When Ingress is not working you will not be able to use the Console, so we will rely on other tools. First, check the response from the Ingress address in a browser or curl:

$ curl -I https://east-coast.example.com/
Observed Behavior Action
Browser times out All of the Ingress routing pods are unavailable. Use kubectl logs to troubleshoot.
Response contains curl: (52) Empty reply from server All of the Ingress routing pods are unavailable. Use kubectl logs to troubleshoot.

Troubleshooting etcd

etcd is a distributed database that holds the state of your Tectonic cluster. Clusters are typically 3 or more members that are constantly syncing and agreeing on the state of the world. A majority of members, called a "quorum", is required to maintain proper function of the cluster.

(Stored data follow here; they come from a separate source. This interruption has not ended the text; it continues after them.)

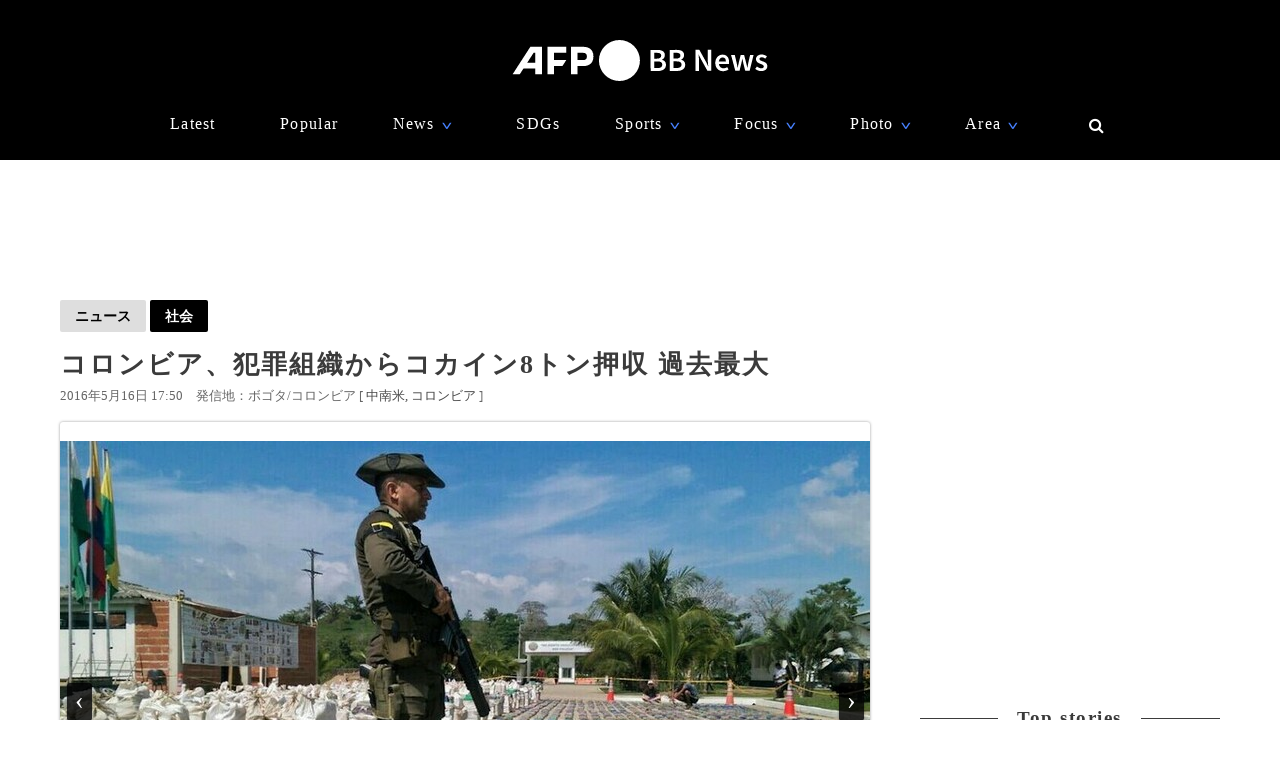

--- FILE ---
content_type: text/html; charset=utf-8
request_url: https://www.google.com/recaptcha/api2/aframe
body_size: 266
content:
<!DOCTYPE HTML><html><head><meta http-equiv="content-type" content="text/html; charset=UTF-8"></head><body><script nonce="JDIf2uJ3go2YzQIuBVC_cw">/** Anti-fraud and anti-abuse applications only. See google.com/recaptcha */ try{var clients={'sodar':'https://pagead2.googlesyndication.com/pagead/sodar?'};window.addEventListener("message",function(a){try{if(a.source===window.parent){var b=JSON.parse(a.data);var c=clients[b['id']];if(c){var d=document.createElement('img');d.src=c+b['params']+'&rc='+(localStorage.getItem("rc::a")?sessionStorage.getItem("rc::b"):"");window.document.body.appendChild(d);sessionStorage.setItem("rc::e",parseInt(sessionStorage.getItem("rc::e")||0)+1);localStorage.setItem("rc::h",'1768768280447');}}}catch(b){}});window.parent.postMessage("_grecaptcha_ready", "*");}catch(b){}</script></body></html>

--- FILE ---
content_type: application/javascript; charset=utf-8
request_url: https://fundingchoicesmessages.google.com/f/AGSKWxXj2rgeqicl9A3dsWfxHDpzrPbszIJBu5B8yYK_NcWEwM-mn5884Nal4tkvEIpxK_vComditGZHHF_BwGipi2vBELosdku6egE2uSbf3dPs1e8BQfV1_Af0znirXI6U28BmaKF2AY3xIF0DKwzqHtePXbzcW5mW4QZGfPafptC7hDenC-hNMCE6WmMx/_/ajaxads.?advtile=/headerads./exoclickright2./topads3.
body_size: -1290
content:
window['8a6322e5-99b5-4b9b-97f0-7ce3f6242efd'] = true;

etcd clusters will automatically go into read-only mode when the quorum is not reached, in order to protect the integrity of the data. This mode allows for some degraded functionality of the cluster. To restablish quorum, add new healthy members to your cluster, and remove any failed members.

If you have a snapshot or backup of etcd, run a temporary Kubernetes API server locally to inspect the cluster state. The cluster control plane can be recovered from etcd-related failures using the backup with the recovery tool.

It can also be helpful to run etcd commands directly against the etcd cluster. This can be done via SSH on a master node.

Troubleshooting Identity

Tectonic Identity is the source of authentication for your cluster and is in the critical path for all new sessions using the Console, Kubernetes API, or kubectl. The failure domains document explains in detail how it is architected to reduce downtime, as it is a critical part of the cluster.

Identity will not start if there is an error in its configuration, which is the most common error. View its logs to look for errors:

$ kubectl --namespace=tectonic-system get pods | grep identity
$ kubectl --namespace=tectonic-system logs <pod-name>

If Identity presents a "Database Error", this is typically a failure of the Kubernetes control plane, which is where Identity stores its access tokens and state. This affects automatic access token refreshing, signing key rotation, etc.